Key measures of abuse of workers’ rights have reached record highs, according to the 2022 edition of the International Trade Union Confederation’s (ITUC) flagship Global Rights Index.
This ninth edition of the Index (also available at www.globalrightsindex.org) ranks 148 countries by their respect for workers’ rights. As a comprehensive review of workers’ rights in law, it is the only database of its kind. Cases of violations and national ratings can be viewed by country and region.
Nine-year highs have been recorded in several areas:
- 113 countries exclude workers from their right to establish or join a trade union, up from 106 in 2021 to 113. Workers were excluded from workplace representation in Afghanistan, Burkina Faso, Myanmar, Syria and Tunisia.
- 77% of countries denied workers the right to establish and join a trade union.
- Authorities in 74% of countries impeded the registration of unions, up from 59%, with state repression of independent union activity in Afghanistan, Belarus, Egypt, Jordan, Hong Kong, Myanmar and Sudan.
- 50 countries exposed workers to physical violence, up from 45 in 2021, including a rise of 35% to 43% of countries in the Asia-Pacific region and 12% to 26% in Europe.
- 87% of countries violated the right to strike. Strikes in Belarus, Egypt, India, Myanmar, the Philippines and Sudan were met with the arrest of union leaders or with violent repression.
- Four in five countries blocked collective bargaining. This right is being eroded in the public and private sector in every region. In Tunisia, no negotiations can take place with unions without authorisation from the head of government.
ITUC General Secretary Sharan Burrow said: “We know that workers are on the front line of multiple and extraordinary crises: historic levels of inequality, the climate emergency, a pandemic destroying lives and livelihoods, and conflicts with devastating domestic and global impacts.
“The 2022 ITUC Global Rights Index exposes how this instability is being exploited with so many governments and employers attacking workers’ rights.
“We must expose the wrongdoing to make governments realise they have to rebuild with a new social contract: jobs, wages, rights, social protection, equality and inclusion.”

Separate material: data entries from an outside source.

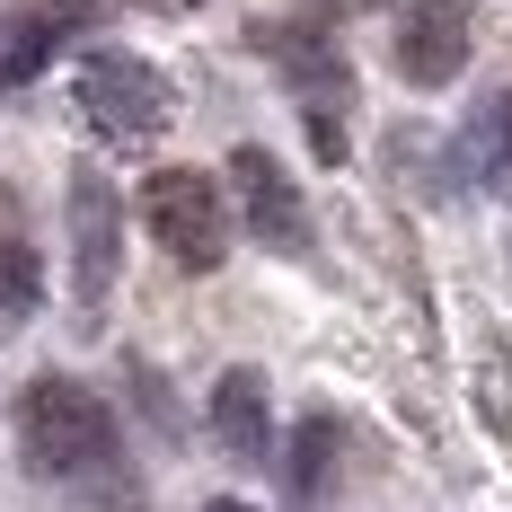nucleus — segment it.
<instances>
[{
  "label": "nucleus",
  "instance_id": "nucleus-9",
  "mask_svg": "<svg viewBox=\"0 0 512 512\" xmlns=\"http://www.w3.org/2000/svg\"><path fill=\"white\" fill-rule=\"evenodd\" d=\"M336 442H345V433H336V415H301V433H292V486H301V495H318V486H327Z\"/></svg>",
  "mask_w": 512,
  "mask_h": 512
},
{
  "label": "nucleus",
  "instance_id": "nucleus-10",
  "mask_svg": "<svg viewBox=\"0 0 512 512\" xmlns=\"http://www.w3.org/2000/svg\"><path fill=\"white\" fill-rule=\"evenodd\" d=\"M45 45H53L45 18H18V27H9V45H0V80H27V71L45 62Z\"/></svg>",
  "mask_w": 512,
  "mask_h": 512
},
{
  "label": "nucleus",
  "instance_id": "nucleus-4",
  "mask_svg": "<svg viewBox=\"0 0 512 512\" xmlns=\"http://www.w3.org/2000/svg\"><path fill=\"white\" fill-rule=\"evenodd\" d=\"M71 98H80V115H89V133L98 142H151V133H168V80H159L142 53H89L80 62V80H71Z\"/></svg>",
  "mask_w": 512,
  "mask_h": 512
},
{
  "label": "nucleus",
  "instance_id": "nucleus-3",
  "mask_svg": "<svg viewBox=\"0 0 512 512\" xmlns=\"http://www.w3.org/2000/svg\"><path fill=\"white\" fill-rule=\"evenodd\" d=\"M142 221H151V239L186 274H212L221 256H230V230H239V212H230V186L212 177V168H159L151 186H142Z\"/></svg>",
  "mask_w": 512,
  "mask_h": 512
},
{
  "label": "nucleus",
  "instance_id": "nucleus-11",
  "mask_svg": "<svg viewBox=\"0 0 512 512\" xmlns=\"http://www.w3.org/2000/svg\"><path fill=\"white\" fill-rule=\"evenodd\" d=\"M204 512H256V504H239V495H212V504Z\"/></svg>",
  "mask_w": 512,
  "mask_h": 512
},
{
  "label": "nucleus",
  "instance_id": "nucleus-1",
  "mask_svg": "<svg viewBox=\"0 0 512 512\" xmlns=\"http://www.w3.org/2000/svg\"><path fill=\"white\" fill-rule=\"evenodd\" d=\"M18 460L53 477V486H71V477H98L115 460V415H106L98 389H80V380H27V398H18Z\"/></svg>",
  "mask_w": 512,
  "mask_h": 512
},
{
  "label": "nucleus",
  "instance_id": "nucleus-2",
  "mask_svg": "<svg viewBox=\"0 0 512 512\" xmlns=\"http://www.w3.org/2000/svg\"><path fill=\"white\" fill-rule=\"evenodd\" d=\"M62 239H71V327L98 336L115 283H124V195L98 168H71V195H62Z\"/></svg>",
  "mask_w": 512,
  "mask_h": 512
},
{
  "label": "nucleus",
  "instance_id": "nucleus-7",
  "mask_svg": "<svg viewBox=\"0 0 512 512\" xmlns=\"http://www.w3.org/2000/svg\"><path fill=\"white\" fill-rule=\"evenodd\" d=\"M212 442L230 451V460H248V468H265L274 460V398H265V371H221L212 380Z\"/></svg>",
  "mask_w": 512,
  "mask_h": 512
},
{
  "label": "nucleus",
  "instance_id": "nucleus-6",
  "mask_svg": "<svg viewBox=\"0 0 512 512\" xmlns=\"http://www.w3.org/2000/svg\"><path fill=\"white\" fill-rule=\"evenodd\" d=\"M230 177H239V212H248L256 239H265V248H283V256H301V248H309V212H301V186L283 177V159L239 151V159H230Z\"/></svg>",
  "mask_w": 512,
  "mask_h": 512
},
{
  "label": "nucleus",
  "instance_id": "nucleus-8",
  "mask_svg": "<svg viewBox=\"0 0 512 512\" xmlns=\"http://www.w3.org/2000/svg\"><path fill=\"white\" fill-rule=\"evenodd\" d=\"M36 309H45V256H36V239L0 212V336L36 327Z\"/></svg>",
  "mask_w": 512,
  "mask_h": 512
},
{
  "label": "nucleus",
  "instance_id": "nucleus-5",
  "mask_svg": "<svg viewBox=\"0 0 512 512\" xmlns=\"http://www.w3.org/2000/svg\"><path fill=\"white\" fill-rule=\"evenodd\" d=\"M468 36H477V18H468V0H407V18H398V80L407 89H451L468 71Z\"/></svg>",
  "mask_w": 512,
  "mask_h": 512
}]
</instances>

- The ten worst countries for working people are Bangladesh, Belarus, Brazil, Colombia, Egypt, Myanmar, the Philippines and Turkey, with Eswatini and Guatemala entering the list for 2022.

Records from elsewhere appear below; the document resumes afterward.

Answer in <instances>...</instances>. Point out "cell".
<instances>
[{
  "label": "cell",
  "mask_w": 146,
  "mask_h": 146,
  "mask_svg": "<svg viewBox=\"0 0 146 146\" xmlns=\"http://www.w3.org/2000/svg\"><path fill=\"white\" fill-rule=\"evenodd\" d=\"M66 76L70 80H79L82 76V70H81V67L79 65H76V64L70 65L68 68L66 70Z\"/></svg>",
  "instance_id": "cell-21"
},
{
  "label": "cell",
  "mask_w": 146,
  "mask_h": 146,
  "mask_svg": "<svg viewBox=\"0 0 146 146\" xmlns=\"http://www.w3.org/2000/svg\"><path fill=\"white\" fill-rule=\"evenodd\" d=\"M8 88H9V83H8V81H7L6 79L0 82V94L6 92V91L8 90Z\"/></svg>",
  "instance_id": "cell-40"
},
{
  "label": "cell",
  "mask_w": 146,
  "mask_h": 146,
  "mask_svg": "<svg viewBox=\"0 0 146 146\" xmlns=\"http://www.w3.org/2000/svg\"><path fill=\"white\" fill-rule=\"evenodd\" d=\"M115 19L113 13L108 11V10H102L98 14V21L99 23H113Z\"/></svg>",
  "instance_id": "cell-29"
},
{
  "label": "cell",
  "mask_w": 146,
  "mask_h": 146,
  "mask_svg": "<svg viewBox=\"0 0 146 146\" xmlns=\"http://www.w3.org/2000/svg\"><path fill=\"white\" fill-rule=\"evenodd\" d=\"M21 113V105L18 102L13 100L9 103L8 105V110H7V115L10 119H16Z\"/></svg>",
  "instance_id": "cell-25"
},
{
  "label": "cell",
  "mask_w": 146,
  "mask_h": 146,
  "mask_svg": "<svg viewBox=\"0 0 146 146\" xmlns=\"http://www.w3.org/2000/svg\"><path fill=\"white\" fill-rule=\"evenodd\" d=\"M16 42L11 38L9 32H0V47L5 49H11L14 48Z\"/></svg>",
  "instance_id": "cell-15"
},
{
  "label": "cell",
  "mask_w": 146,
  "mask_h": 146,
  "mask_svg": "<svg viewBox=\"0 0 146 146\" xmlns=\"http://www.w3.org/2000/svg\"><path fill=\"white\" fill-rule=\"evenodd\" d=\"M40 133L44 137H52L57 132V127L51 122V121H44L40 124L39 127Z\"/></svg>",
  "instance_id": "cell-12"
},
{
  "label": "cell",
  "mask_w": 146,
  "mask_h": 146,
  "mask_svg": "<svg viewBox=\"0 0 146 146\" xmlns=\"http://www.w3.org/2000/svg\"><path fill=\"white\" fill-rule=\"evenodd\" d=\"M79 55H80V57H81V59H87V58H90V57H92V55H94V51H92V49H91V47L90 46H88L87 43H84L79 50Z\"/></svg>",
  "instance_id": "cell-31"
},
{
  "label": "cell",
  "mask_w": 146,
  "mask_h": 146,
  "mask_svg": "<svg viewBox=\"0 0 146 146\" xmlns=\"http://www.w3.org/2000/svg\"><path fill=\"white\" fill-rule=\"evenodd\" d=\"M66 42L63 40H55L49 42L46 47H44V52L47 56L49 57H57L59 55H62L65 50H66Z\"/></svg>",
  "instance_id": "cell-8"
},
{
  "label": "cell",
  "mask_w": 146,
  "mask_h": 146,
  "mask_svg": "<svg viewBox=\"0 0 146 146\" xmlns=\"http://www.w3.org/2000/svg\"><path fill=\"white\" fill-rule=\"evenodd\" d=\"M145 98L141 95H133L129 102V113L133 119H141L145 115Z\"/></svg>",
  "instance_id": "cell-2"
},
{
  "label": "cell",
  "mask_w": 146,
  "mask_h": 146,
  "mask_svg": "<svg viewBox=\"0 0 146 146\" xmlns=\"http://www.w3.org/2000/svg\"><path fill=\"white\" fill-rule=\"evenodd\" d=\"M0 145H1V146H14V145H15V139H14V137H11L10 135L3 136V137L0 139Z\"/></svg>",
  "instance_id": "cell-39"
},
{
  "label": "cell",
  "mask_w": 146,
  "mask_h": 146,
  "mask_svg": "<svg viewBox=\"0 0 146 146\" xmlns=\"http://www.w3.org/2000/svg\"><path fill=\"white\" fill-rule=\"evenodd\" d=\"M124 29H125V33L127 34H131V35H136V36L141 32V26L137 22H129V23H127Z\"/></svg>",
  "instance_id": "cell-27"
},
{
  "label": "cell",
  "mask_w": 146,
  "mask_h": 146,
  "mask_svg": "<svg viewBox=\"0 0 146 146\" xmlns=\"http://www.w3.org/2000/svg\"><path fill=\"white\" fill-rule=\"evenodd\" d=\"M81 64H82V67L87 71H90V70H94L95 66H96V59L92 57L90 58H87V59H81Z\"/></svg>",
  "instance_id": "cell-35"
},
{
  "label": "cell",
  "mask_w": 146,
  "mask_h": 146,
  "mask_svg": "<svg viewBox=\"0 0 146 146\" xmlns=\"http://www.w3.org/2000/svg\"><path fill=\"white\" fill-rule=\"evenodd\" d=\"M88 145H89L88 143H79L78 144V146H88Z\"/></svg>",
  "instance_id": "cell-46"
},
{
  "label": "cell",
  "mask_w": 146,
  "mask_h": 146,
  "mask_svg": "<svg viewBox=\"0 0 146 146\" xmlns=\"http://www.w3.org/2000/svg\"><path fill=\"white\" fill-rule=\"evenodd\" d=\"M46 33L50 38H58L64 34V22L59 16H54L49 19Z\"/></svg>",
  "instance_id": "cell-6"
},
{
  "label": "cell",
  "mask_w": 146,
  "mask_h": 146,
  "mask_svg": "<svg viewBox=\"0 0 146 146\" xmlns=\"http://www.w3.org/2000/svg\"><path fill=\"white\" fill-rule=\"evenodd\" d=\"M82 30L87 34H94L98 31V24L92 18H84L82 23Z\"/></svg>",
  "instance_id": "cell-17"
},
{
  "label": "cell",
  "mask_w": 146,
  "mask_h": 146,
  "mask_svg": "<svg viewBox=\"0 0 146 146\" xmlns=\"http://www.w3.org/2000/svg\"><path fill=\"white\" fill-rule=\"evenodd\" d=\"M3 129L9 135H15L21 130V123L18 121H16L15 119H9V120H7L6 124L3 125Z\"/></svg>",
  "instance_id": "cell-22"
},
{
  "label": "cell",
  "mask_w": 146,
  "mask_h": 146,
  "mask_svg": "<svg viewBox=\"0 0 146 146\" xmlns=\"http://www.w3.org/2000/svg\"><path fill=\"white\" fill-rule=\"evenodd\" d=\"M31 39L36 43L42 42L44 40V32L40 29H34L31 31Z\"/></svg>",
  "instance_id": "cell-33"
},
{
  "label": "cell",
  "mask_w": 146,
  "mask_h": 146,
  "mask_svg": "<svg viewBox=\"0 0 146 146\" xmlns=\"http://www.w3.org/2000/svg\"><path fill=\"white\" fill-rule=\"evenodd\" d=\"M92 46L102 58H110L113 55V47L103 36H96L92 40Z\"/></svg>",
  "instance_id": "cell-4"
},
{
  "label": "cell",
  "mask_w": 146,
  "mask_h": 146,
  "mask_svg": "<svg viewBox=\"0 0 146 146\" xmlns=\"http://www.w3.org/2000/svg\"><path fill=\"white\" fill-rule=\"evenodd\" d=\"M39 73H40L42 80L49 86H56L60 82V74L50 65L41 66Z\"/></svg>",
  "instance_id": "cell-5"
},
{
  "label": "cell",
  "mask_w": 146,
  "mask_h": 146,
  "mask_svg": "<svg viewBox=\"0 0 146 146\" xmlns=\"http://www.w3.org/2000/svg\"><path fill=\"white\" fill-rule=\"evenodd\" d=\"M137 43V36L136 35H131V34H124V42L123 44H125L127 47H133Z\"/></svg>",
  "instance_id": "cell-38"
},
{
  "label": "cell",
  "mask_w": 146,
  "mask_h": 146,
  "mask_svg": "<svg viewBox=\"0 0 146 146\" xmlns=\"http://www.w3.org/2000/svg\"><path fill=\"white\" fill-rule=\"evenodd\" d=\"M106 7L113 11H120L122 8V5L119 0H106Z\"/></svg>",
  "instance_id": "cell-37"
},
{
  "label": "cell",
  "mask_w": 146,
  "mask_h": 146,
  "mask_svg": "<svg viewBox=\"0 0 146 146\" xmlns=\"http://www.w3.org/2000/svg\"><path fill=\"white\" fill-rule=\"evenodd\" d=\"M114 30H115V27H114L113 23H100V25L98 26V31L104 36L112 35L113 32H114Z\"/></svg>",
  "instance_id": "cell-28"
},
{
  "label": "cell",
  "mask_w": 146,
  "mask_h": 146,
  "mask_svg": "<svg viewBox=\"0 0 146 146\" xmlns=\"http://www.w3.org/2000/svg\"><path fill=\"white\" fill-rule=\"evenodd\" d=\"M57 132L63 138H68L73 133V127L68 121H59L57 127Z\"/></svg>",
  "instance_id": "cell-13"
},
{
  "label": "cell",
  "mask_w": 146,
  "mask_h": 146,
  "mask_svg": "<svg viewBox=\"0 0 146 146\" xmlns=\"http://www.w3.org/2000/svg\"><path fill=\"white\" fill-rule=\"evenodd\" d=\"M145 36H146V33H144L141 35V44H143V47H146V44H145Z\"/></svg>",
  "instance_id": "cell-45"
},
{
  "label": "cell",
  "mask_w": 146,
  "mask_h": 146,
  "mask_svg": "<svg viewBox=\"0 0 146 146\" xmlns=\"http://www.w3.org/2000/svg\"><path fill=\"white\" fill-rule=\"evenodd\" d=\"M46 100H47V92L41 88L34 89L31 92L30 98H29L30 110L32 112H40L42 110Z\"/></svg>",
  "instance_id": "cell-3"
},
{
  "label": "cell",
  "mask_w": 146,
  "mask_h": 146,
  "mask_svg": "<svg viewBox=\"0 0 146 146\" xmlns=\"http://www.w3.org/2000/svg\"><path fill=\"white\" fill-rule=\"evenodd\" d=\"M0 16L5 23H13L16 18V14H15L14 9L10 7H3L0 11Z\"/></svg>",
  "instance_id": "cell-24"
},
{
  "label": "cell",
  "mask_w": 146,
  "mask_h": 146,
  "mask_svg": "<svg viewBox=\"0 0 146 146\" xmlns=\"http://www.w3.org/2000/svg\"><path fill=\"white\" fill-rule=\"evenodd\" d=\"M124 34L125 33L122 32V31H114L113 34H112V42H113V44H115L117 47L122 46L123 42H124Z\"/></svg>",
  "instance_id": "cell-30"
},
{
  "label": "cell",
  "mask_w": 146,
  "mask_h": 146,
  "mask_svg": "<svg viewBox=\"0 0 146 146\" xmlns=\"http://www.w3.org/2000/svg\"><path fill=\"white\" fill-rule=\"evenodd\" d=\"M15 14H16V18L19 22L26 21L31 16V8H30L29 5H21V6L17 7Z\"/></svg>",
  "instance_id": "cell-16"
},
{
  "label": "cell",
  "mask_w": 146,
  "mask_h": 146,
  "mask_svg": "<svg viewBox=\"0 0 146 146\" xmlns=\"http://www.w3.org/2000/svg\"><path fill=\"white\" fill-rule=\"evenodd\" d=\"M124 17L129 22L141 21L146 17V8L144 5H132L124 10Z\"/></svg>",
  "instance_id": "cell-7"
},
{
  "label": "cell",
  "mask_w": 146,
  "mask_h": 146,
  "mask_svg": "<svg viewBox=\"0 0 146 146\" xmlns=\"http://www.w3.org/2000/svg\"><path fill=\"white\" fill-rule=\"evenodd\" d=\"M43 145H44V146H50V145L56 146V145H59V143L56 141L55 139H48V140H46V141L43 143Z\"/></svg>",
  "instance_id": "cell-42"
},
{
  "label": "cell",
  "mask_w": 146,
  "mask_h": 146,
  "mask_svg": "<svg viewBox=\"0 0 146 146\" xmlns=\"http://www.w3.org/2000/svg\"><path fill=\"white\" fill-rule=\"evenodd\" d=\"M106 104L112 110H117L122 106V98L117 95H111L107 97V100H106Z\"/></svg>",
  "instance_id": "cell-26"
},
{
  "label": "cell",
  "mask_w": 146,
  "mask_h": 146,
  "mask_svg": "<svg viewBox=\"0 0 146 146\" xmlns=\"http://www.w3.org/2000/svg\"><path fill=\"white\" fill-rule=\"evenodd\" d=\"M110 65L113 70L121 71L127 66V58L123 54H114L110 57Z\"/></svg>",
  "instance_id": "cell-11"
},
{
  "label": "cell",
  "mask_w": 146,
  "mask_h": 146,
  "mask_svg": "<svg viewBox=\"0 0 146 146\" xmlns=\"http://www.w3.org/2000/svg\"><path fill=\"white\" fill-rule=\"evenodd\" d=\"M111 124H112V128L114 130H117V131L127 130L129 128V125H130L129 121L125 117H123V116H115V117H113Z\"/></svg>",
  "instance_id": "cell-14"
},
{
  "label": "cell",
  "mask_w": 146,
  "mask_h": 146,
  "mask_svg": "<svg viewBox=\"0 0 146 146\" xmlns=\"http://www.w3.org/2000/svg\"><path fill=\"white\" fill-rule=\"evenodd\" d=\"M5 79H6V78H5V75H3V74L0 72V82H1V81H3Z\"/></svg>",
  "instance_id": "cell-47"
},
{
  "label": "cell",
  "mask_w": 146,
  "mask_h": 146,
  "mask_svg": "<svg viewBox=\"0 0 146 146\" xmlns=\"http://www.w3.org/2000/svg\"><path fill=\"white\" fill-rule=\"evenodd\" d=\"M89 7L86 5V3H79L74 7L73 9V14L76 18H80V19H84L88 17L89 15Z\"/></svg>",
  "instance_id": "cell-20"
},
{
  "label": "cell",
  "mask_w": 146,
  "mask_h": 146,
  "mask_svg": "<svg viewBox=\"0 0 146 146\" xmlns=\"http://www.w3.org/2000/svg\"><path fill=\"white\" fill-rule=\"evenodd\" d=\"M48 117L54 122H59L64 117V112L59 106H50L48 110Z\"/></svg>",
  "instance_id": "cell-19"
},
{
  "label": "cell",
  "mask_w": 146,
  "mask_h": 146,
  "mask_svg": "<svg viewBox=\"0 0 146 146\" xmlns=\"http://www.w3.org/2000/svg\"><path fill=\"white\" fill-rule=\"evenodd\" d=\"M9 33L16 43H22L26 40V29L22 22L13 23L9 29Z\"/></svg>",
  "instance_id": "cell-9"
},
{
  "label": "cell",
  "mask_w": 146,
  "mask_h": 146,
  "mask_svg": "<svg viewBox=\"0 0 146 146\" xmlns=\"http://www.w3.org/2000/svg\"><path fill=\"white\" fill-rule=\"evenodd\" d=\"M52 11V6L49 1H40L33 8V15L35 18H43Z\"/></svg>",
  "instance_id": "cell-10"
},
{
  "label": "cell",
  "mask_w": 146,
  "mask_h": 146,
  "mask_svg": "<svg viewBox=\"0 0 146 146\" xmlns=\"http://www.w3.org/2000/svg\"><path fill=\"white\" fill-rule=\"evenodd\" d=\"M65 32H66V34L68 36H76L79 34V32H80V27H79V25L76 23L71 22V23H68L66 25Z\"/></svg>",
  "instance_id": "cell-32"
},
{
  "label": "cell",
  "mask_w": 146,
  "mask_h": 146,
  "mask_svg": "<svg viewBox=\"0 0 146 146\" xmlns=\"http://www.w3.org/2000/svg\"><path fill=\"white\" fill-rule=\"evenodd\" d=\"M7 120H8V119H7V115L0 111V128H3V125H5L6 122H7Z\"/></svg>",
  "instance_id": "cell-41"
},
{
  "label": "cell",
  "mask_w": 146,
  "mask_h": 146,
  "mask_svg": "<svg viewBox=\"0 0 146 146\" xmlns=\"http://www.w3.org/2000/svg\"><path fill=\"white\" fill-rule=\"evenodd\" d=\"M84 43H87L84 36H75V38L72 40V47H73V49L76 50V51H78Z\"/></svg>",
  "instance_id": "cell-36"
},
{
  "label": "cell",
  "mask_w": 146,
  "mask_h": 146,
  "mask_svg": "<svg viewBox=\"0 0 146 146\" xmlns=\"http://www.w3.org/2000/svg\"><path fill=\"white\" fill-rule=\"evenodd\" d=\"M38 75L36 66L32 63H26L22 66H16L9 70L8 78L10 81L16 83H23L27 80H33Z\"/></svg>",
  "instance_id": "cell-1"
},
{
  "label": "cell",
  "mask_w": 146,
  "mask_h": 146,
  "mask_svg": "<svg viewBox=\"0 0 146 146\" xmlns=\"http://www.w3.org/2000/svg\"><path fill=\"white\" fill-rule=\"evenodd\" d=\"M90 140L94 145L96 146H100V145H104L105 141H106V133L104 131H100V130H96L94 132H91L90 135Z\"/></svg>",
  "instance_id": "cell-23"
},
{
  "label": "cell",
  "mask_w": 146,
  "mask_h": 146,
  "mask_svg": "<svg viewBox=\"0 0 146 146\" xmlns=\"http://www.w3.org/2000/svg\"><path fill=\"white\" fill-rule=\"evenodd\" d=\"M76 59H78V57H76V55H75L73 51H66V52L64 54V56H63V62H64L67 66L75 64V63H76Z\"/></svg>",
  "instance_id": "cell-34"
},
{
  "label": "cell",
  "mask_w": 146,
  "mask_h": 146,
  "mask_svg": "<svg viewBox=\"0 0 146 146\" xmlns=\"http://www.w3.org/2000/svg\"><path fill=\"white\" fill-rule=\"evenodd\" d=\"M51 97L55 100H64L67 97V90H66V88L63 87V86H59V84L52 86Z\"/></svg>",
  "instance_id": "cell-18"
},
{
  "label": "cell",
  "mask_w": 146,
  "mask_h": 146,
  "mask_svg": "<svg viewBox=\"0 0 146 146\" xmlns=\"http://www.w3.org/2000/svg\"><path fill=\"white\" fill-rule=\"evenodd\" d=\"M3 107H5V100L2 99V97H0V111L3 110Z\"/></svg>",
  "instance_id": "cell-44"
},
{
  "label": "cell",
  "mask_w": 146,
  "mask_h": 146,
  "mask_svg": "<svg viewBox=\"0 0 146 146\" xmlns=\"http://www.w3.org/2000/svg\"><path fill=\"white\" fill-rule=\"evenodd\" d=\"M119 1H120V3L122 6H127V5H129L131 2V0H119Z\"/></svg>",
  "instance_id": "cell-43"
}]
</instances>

- Country ratings improved for El Salvador, Niger and Saudi Arabia, but worsened for Armenia, Afghanistan, Australia, Burkina Faso, Guinea, Jamaica, Lesotho, the Netherlands, Tunisia and Uruguay.

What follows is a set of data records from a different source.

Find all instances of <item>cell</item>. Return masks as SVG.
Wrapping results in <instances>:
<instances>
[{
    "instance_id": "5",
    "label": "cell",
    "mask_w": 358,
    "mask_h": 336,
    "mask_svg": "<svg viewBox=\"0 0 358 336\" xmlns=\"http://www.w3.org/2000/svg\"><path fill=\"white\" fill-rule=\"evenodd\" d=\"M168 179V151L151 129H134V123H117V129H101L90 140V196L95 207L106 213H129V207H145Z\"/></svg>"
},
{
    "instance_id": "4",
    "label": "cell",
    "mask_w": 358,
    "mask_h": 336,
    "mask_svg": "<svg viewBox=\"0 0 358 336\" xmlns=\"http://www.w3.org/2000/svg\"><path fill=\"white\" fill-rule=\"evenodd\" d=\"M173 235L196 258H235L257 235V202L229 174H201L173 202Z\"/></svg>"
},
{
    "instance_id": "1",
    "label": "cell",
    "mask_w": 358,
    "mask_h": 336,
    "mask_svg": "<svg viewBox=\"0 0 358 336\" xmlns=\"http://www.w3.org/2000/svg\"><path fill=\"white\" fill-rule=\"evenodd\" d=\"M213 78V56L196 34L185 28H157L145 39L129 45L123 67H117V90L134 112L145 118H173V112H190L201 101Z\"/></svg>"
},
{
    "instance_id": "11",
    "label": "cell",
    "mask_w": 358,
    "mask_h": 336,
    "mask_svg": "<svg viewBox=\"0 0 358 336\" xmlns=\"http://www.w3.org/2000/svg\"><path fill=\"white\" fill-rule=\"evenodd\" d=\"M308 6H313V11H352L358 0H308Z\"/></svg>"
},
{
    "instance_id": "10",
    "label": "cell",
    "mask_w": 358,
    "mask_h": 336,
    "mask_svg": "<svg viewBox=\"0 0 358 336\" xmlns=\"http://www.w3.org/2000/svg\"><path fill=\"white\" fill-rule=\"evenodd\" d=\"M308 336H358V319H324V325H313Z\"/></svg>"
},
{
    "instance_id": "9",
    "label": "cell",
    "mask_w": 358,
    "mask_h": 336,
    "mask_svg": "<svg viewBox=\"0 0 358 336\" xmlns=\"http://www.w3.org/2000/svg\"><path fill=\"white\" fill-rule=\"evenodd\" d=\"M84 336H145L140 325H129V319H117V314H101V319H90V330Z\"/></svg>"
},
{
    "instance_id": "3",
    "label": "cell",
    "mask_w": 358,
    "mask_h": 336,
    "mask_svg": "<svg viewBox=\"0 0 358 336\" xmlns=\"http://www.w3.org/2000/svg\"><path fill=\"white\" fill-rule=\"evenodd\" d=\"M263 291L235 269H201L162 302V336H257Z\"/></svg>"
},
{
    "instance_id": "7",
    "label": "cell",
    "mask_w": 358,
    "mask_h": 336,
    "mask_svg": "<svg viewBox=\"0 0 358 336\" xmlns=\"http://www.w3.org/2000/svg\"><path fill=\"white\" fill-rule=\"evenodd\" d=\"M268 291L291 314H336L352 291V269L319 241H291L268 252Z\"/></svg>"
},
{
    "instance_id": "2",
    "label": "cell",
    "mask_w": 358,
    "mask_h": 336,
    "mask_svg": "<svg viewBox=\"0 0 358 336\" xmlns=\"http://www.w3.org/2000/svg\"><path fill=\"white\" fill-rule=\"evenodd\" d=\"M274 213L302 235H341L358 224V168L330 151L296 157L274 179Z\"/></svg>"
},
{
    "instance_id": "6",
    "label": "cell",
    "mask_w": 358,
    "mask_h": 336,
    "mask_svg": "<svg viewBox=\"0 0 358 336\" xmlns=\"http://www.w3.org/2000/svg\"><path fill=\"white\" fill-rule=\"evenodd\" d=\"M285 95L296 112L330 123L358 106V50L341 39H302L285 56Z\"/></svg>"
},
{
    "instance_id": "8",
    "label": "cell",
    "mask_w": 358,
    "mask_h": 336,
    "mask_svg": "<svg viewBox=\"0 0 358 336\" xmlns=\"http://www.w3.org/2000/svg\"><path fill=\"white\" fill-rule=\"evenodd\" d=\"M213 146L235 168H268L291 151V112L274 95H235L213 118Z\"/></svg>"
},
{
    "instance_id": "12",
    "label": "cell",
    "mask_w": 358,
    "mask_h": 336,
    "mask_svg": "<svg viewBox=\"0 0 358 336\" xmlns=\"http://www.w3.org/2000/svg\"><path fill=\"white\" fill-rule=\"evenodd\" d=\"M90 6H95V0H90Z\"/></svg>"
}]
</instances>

- Trade unionists were killed in thirteen countries, 41% of countries denied or constrained freedom of speech and assembly, workers experienced arbitrary arrests and detentions in 69 countries, and 66% of countries denied or restricted workers access to justice, including a rise from 76% to 95% of countries in Africa.
“The world needs a new social contract to start to undo this damage. Fundamentally, this will put working people back at the centre of the economy.
“Working people are the first to suffer the consequences of wars, authoritarian governments, exploitative employers and inaction on climate. Their interests must be put first in the decisions to tackle these crises, and they must have a voice in the decision-making through their unions.
“Where there is abusive monopoly power or violations of human and labour rights or a struggle for peace and democracy, unions of working people are there to win justice, rights and representation. And without unions, there will be no just transition in the face of climate change and technological change.
“The 2022 Index is more evidence that the status quo cannot continue. The economic model has supported a race to the bottom that disregards human rights and environmental standards. The nine years of data from the Index show that this is spreading.
“Workers and consumers demand better. They demand jobs, wages, rights, social protection, equality and inclusion. They demand a new social contract that can start to rebuild trust and lives.”